**Excerpt to read:**
□ □ □ □

The Middle Rhine basin at Neuwied separates the upper and lower halves of the Middle Rhine. On the Namedyer Werth peninsula (between Rhine-kilometer 614.2 and 615.5), is the Andernach Geyser, which at 50 to 60 m is the highest cold-water geyser in the world. On 7 July 2006, the geyser was reactivated for tourists.

=== Transport ===
There are major railway lines on both sides of the river: the West Rhine Railway on the left and the East Rhine Railway on the right. Major roads are the federal roads B9 and B42, and the Rhine itself is a major international waterway.

□ □ □ □

**Brief A:**
Check the following statements against the Middle Rhine passage, answering yes or no for each and quoting the exact words of the passage that settle it: (i) The Andernach Geyser is the highest cold-water geyser in the world. (ii) The East Rhine Railway runs along the left side of the river. (iii) The geyser was reactivated for tourists in 2006.
**Brief B:**
Carry the Middle Rhine passage forward with a few more sentences that pick up after its final line about the Rhine as an international waterway.

□ □ □ □

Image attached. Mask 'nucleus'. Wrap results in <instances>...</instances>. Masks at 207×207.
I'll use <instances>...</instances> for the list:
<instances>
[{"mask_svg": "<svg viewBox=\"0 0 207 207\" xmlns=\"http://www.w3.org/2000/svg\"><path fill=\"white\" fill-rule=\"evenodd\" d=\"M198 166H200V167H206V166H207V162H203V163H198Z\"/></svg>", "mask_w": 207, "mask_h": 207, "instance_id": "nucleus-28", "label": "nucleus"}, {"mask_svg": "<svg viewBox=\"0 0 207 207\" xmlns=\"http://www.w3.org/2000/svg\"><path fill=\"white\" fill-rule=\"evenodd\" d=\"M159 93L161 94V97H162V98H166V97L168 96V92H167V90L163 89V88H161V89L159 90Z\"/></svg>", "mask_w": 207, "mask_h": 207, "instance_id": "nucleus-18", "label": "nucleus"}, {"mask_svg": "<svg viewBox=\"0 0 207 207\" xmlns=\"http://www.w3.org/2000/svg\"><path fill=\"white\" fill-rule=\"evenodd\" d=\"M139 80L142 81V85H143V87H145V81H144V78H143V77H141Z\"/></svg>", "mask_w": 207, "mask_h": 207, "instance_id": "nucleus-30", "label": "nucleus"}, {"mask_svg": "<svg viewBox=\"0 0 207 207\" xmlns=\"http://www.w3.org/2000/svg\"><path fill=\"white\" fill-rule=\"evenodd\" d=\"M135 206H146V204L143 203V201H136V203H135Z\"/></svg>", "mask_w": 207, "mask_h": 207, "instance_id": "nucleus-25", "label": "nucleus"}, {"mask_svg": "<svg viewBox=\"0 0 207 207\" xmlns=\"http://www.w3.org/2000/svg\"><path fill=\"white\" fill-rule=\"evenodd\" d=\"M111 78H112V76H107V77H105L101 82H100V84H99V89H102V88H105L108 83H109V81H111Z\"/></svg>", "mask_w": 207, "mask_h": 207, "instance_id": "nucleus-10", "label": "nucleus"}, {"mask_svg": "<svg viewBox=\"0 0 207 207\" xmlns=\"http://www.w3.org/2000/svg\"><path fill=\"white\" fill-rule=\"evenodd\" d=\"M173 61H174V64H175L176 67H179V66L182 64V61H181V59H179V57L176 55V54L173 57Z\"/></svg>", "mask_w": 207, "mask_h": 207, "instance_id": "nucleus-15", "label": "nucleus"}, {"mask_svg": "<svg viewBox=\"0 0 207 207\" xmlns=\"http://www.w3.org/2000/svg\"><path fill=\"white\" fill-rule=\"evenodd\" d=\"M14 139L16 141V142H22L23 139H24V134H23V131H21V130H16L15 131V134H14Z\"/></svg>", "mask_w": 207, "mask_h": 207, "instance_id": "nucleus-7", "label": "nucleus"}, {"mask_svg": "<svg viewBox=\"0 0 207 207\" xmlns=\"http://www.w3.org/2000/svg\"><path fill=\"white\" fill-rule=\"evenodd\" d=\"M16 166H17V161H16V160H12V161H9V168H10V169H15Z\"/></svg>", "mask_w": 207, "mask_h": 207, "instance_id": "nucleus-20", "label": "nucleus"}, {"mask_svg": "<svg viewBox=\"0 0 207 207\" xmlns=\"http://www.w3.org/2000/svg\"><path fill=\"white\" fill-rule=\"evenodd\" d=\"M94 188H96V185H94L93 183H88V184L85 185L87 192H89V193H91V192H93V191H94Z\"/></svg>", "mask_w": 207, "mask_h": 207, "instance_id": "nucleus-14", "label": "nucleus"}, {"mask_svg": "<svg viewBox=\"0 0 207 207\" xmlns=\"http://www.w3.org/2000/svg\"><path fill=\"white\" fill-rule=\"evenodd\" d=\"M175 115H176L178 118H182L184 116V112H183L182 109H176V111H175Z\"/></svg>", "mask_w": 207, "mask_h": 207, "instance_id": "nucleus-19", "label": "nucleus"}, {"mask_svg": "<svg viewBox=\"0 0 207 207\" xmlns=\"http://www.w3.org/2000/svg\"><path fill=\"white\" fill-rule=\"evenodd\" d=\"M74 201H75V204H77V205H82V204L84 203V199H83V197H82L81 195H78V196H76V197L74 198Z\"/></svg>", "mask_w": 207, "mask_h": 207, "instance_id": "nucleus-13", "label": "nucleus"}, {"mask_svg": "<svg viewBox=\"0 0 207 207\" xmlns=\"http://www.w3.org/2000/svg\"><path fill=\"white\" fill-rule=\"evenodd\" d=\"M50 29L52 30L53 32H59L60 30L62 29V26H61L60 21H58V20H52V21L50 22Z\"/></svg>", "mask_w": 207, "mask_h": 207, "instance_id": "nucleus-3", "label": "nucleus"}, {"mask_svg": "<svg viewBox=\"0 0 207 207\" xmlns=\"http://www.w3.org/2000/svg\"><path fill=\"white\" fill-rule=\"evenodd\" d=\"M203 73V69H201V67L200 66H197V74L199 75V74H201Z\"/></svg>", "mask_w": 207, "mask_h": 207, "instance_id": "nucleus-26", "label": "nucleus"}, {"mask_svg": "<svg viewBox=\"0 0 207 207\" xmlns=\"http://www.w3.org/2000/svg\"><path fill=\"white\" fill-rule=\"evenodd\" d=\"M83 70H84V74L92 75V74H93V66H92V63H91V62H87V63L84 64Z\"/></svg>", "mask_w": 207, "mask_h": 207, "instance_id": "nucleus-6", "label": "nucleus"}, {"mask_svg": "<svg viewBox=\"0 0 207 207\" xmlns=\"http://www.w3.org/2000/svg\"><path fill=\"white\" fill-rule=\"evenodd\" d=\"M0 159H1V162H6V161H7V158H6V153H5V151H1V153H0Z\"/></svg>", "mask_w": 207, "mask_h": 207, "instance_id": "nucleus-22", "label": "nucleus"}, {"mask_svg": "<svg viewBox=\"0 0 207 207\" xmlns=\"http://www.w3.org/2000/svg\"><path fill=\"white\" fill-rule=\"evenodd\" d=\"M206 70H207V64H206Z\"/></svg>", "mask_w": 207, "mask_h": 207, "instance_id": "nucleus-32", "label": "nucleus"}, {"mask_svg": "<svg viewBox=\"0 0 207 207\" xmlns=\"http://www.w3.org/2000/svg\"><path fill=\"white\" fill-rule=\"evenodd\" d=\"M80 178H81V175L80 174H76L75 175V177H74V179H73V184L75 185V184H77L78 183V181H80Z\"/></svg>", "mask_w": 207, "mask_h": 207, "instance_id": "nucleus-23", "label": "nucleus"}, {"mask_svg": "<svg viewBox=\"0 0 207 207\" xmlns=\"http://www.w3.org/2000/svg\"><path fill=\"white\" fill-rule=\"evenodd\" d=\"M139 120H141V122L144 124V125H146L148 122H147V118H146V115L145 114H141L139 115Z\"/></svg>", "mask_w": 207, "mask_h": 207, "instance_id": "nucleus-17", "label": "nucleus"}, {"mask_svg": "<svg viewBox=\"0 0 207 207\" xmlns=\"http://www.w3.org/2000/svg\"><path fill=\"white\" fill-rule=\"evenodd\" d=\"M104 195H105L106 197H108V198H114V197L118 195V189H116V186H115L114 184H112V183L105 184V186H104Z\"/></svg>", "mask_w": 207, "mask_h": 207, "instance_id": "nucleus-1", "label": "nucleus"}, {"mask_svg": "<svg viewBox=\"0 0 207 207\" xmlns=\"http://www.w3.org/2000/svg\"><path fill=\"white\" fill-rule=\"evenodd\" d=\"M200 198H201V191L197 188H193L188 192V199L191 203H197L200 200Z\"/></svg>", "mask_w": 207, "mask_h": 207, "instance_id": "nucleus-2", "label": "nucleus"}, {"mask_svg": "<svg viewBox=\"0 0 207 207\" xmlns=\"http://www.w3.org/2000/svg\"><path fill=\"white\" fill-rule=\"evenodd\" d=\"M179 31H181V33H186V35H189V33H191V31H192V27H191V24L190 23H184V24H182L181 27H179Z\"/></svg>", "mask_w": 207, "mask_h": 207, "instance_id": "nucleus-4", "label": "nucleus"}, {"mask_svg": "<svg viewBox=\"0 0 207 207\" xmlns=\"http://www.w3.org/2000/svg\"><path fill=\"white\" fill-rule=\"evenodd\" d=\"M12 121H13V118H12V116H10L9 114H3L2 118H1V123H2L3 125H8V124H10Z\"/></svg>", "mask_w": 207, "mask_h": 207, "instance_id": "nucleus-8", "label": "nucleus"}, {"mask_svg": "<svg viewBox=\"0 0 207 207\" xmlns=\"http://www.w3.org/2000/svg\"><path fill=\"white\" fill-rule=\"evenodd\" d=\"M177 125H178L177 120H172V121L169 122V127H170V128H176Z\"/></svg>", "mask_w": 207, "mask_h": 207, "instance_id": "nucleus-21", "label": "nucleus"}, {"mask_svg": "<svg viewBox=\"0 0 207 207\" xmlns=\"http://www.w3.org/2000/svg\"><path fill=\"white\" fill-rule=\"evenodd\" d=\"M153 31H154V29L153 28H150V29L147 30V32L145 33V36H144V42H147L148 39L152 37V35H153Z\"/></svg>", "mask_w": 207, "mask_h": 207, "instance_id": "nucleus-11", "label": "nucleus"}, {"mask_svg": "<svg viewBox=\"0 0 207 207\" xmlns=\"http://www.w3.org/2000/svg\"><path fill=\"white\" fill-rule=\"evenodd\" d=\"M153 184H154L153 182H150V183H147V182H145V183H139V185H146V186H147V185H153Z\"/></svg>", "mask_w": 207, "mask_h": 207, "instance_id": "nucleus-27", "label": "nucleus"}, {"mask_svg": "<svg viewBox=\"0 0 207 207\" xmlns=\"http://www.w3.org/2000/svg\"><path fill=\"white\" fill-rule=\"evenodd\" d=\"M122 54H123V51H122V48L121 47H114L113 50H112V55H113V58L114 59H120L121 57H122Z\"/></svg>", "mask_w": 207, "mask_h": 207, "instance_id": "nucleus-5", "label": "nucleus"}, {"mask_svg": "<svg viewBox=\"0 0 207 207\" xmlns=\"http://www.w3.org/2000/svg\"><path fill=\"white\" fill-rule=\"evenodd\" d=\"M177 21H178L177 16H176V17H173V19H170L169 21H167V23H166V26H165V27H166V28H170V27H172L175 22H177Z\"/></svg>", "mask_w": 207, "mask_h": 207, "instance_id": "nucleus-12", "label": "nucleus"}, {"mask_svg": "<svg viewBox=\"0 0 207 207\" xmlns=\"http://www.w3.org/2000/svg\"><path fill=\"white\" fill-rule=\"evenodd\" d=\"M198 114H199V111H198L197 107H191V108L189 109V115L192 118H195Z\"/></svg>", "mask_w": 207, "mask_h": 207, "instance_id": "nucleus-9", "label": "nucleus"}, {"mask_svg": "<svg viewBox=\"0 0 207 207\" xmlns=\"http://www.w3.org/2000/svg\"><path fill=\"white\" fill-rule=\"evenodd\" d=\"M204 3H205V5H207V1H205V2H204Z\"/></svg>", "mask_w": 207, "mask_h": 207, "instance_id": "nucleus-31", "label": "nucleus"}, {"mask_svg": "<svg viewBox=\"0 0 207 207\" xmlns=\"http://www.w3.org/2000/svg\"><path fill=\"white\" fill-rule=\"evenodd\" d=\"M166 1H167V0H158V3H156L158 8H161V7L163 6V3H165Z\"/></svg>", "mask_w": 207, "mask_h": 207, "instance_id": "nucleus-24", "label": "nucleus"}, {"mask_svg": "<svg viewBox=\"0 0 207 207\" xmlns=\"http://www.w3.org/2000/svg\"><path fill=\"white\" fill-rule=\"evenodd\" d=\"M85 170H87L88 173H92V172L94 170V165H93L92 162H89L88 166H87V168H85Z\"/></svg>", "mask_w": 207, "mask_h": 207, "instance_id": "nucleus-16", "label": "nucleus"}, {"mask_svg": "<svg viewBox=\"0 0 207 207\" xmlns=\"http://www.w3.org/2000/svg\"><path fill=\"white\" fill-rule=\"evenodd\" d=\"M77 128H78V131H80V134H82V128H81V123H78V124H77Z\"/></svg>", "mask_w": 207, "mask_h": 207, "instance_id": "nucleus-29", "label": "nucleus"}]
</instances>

□ □ □ □

**Written response A:**
(i) Yes: "which at 50 to 60 m is the highest cold-water geyser in the world"
(ii) No: "the West Rhine Railway on the left and the East Rhine Railway on the right"
(iii) Yes: "On 7 July 2006, the geyser was reactivated for tourists."

**Written response B:**
=== Towns and cities ===
The most important cities on the left bank are Bingen, Bacharach, Oberwesel, St. Goar, Boppard and Koblenz on the Upper Middle Rhine and Andernach, Bad Breisig, Sinzig, Remagen and Bonn on the Lower Middle Rhine. On the right bank are Rüdesheim, Assmannshausen, Lorch, Kaub, St. Goarshausen, Braubach and Lahnstein on the Upper Middle Rhine and Vallendar, Bendorf, Neuwied, Bad Hönningen, Linz am Rhein, Bad Honnef and Königswinter on the lower part.

=== Tributaries ===
Larger tributaries on the left include Nahe, Moselle and Ahr; on the right Lahn and Wied.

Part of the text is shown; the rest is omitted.